- EXTRAIT DE PAGE:

______________________________

Les partisans d'Israël l'ont eu avec George Bush. Attirant l'attention sur une succession d'actes hostiles - ses remarques énormes à une dernière conférence de presse tenue le 12 septembre dernier, les vulgarismes bêtes du Secrétaire d'Etat James Baker, l'ignoble fuite de renseignements sur les transferts d'armes vers la Chine, l'approbation incroyable du Département d'Etat d'un droit au retour des Palestiniens – les Américains qui sont attachés à Israël conviennent à une écrasante majorité que Bush est mauvais pour Israël. Mais une évaluation calme du dossier montre qu'ils ont tort.
Pour commencer, Bush et le Secrétaire d'Etat James Baker ont interrompu le dialogue avec l'OLP. Ils ont élargi le processus de paix partant de seulement Israël et les Palestiniens jusqu'à inclure pas moins de onze pays arabes.
Plus encore : Baker a passé des mois à convaincre les Arabes d'accepter un processus de paix aux conditions israéliennes. Aucune référence n'est faite, dans le contenu, à la terre contre la paix ou à Jérusalem. Les Palestiniens ne constituent pas une délégation distincte. Le processus exclut l'OLP, les expatriés palestiniens, et les habitants de Jérusalem. Les Européens et les Nations Unies n'ont aucun rôle réel, pas plus que le gouvernement des États-Unis qui ne participe pas directement à moins d'y être invité par toutes les parties.
Le processus de paix parrainé par l'Amérique élimine pratiquement la perspective de guerre, du moins à court terme. En conséquence de ces efforts et d'autres efforts du gouvernement Bush - et plus particulièrement de l'opération Tempête du Désert, qui a détruit les capacités offensives de l'Irak - Israël fait face à la menace de guerre la plus faible dans ses quarante-quatre ans d'histoire. En outre, Bush a obtenu ce que Ronald Reagan n'avait jamais même tenté de faire- il a fait en sorte que l'Organisation des Nations Unies abroge sa résolution de 1975 "le sionisme est un racisme". Son gouvernement a joué un rôle important en abolissant les restrictions à la liberté d'expatriation des Juifs de Syrie et d'Ethiopie. Mais bien que les paroles de Bush envers Israël soient froides, les actes sont chaleureux.
Bien sûr, il y a un acte de froide indifférence: le refus d'une garantie de prêt de 10 milliards de dollars pour le logement israélien. Mais cette question, qui a tellement causé d'énervement dans les relations israélo-américaines, doit être vue dans l'optique suivante:
Le gouvernement prend en charge sans conditions une aide de 3 milliards par an à Israël, de beaucoup l'aide la plus importante par habitant envoyée à n'importe quel pays. L'an dernier, il a financé un supplément de 400 millions de dollars à des fins de logement et 650 millions de dollars en espèces pour les dommages subis pendant la guerre du Golfe.

______________________________

- JEU DE DONNÉES:

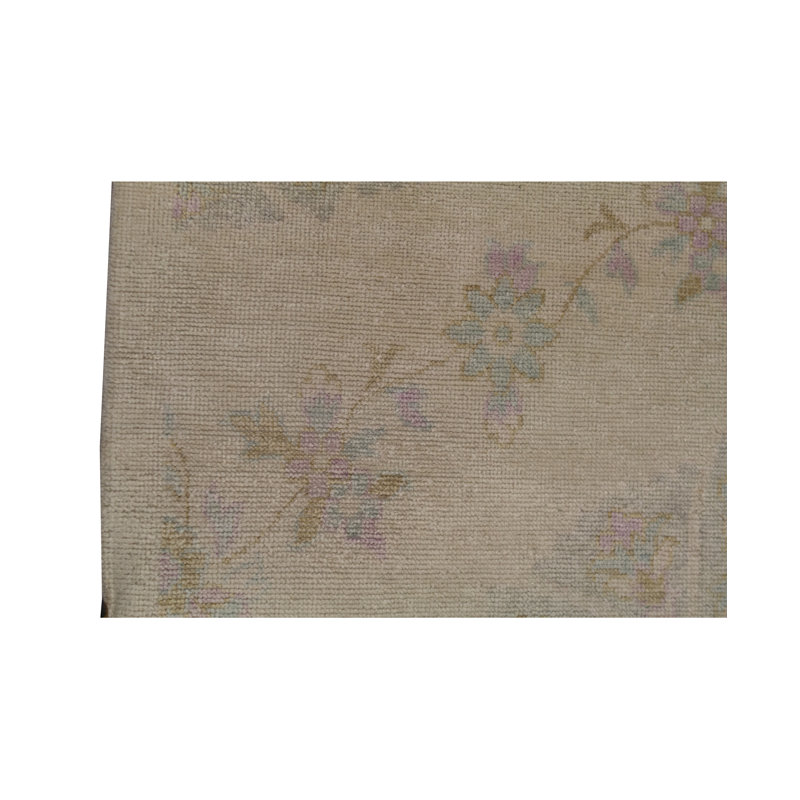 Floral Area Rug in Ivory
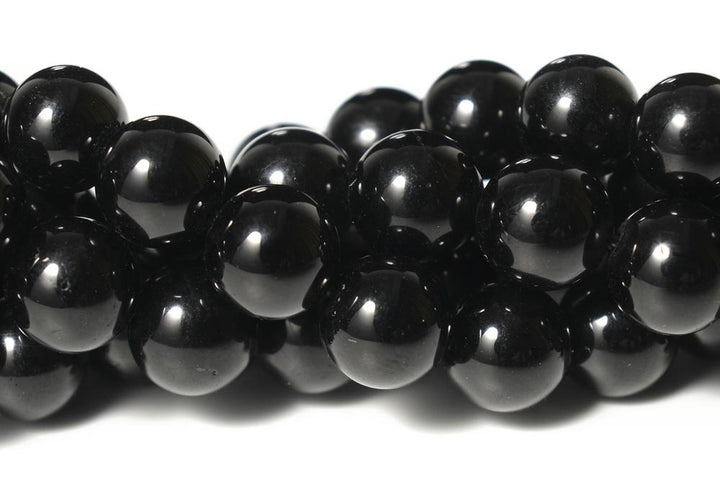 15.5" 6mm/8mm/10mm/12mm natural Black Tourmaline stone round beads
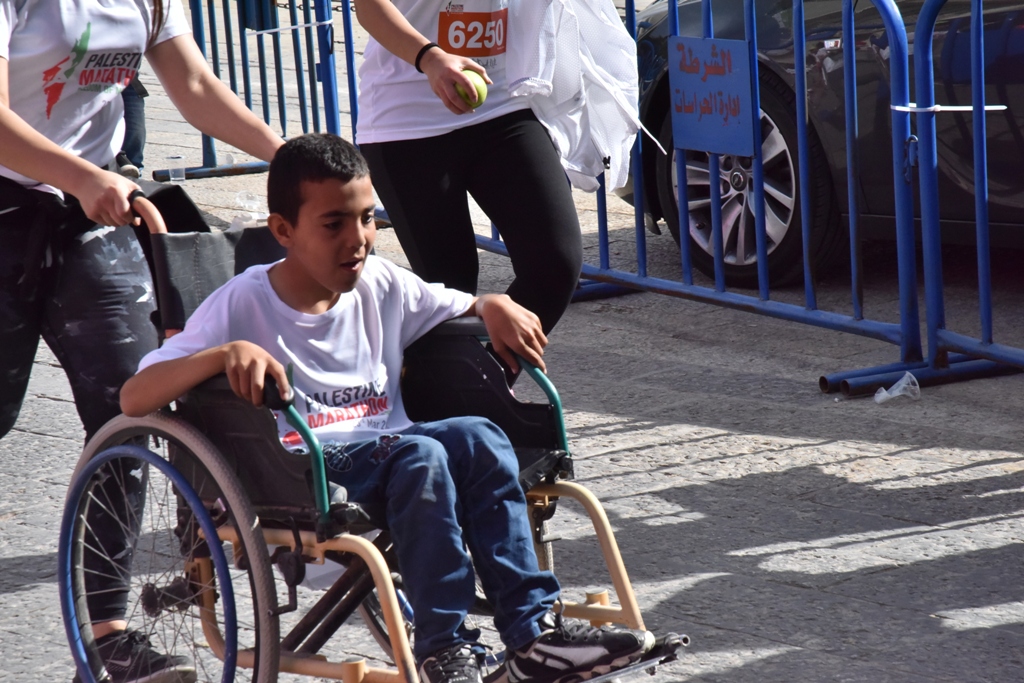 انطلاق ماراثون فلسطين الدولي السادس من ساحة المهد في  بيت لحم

______________________________

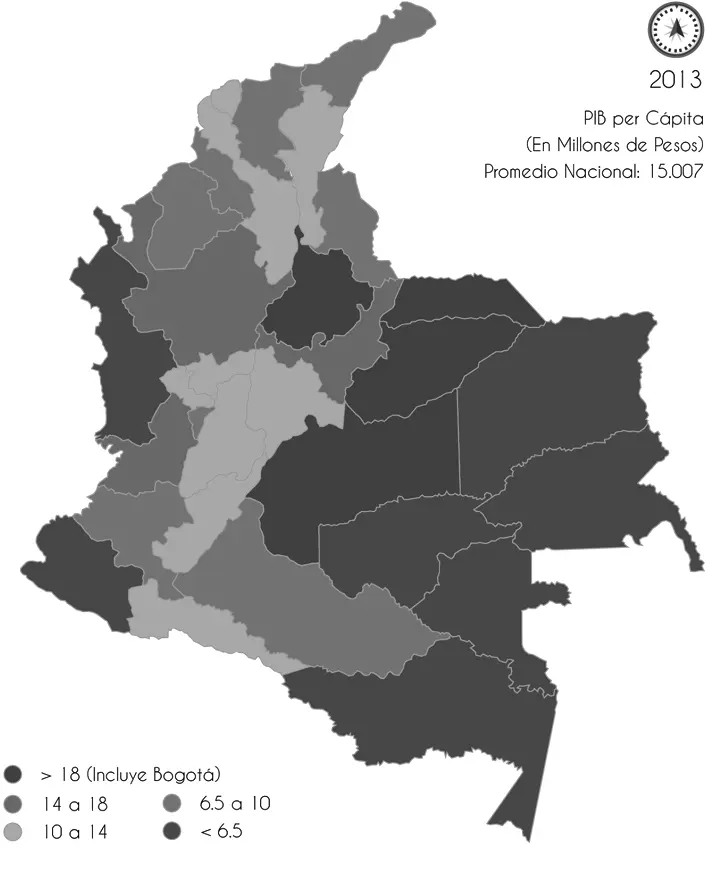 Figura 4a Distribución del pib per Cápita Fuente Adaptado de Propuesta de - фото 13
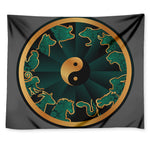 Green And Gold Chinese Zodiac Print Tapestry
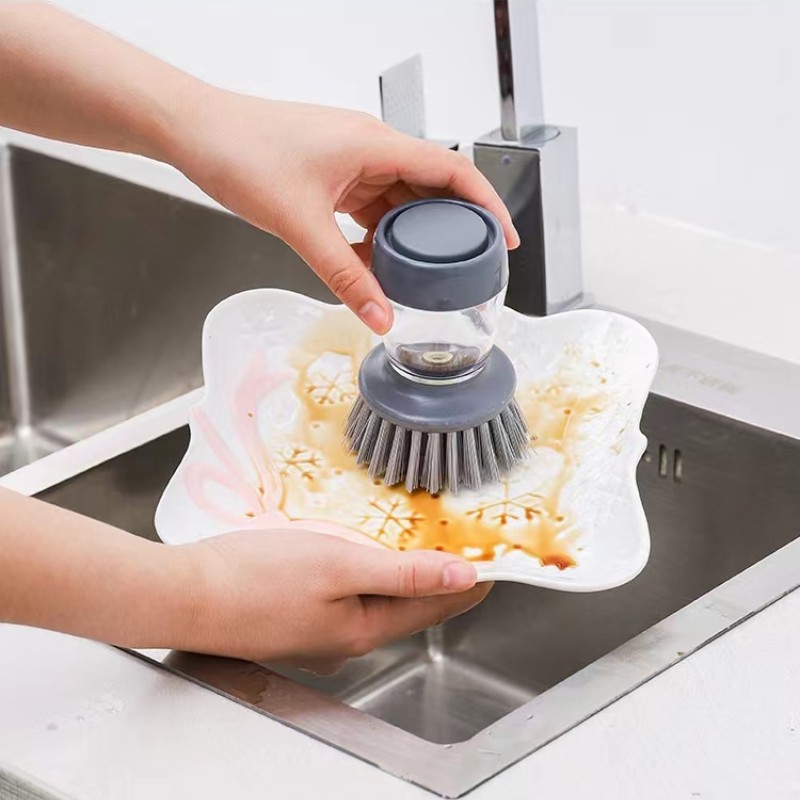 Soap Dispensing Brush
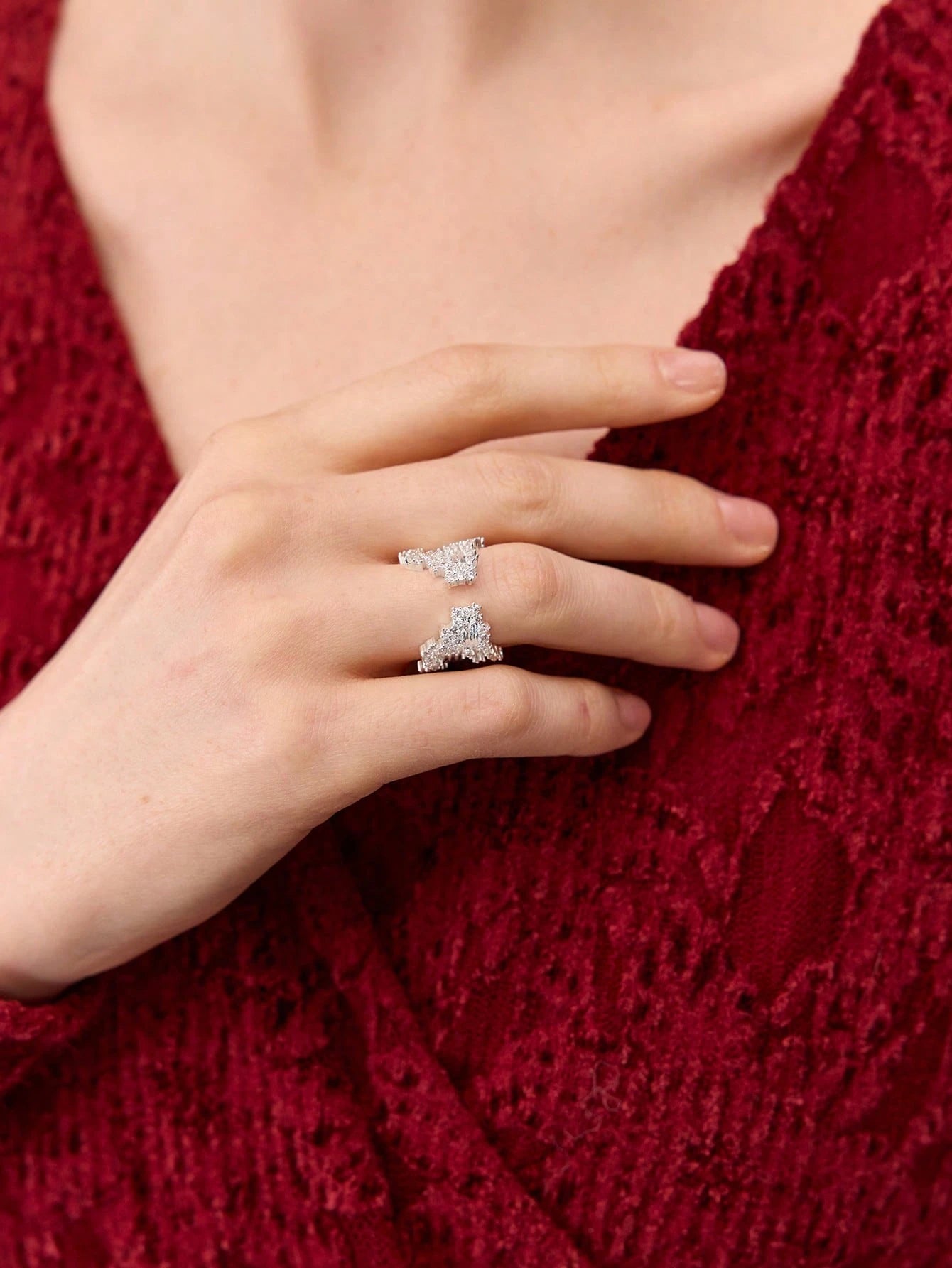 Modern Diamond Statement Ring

______________________________

- TÂCHE À RÉALISER: Recopiez mot pour mot le passage de l'extrait sur George Bush et Israël, en commençant à « Pour commencer, Bush » et en terminant à « toutes les parties. ».

- RÉSULTAT OBTENU:
Pour commencer, Bush et le Secrétaire d'Etat James Baker ont interrompu le dialogue avec l'OLP. Ils ont élargi le processus de paix partant de seulement Israël et les Palestiniens jusqu'à inclure pas moins de onze pays arabes.
Plus encore : Baker a passé des mois à convaincre les Arabes d'accepter un processus de paix aux conditions israéliennes. Aucune référence n'est faite, dans le contenu, à la terre contre la paix ou à Jérusalem. Les Palestiniens ne constituent pas une délégation distincte. Le processus exclut l'OLP, les expatriés palestiniens, et les habitants de Jérusalem. Les Européens et les Nations Unies n'ont aucun rôle réel, pas plus que le gouvernement des États-Unis qui ne participe pas directement à moins d'y être invité par toutes les parties.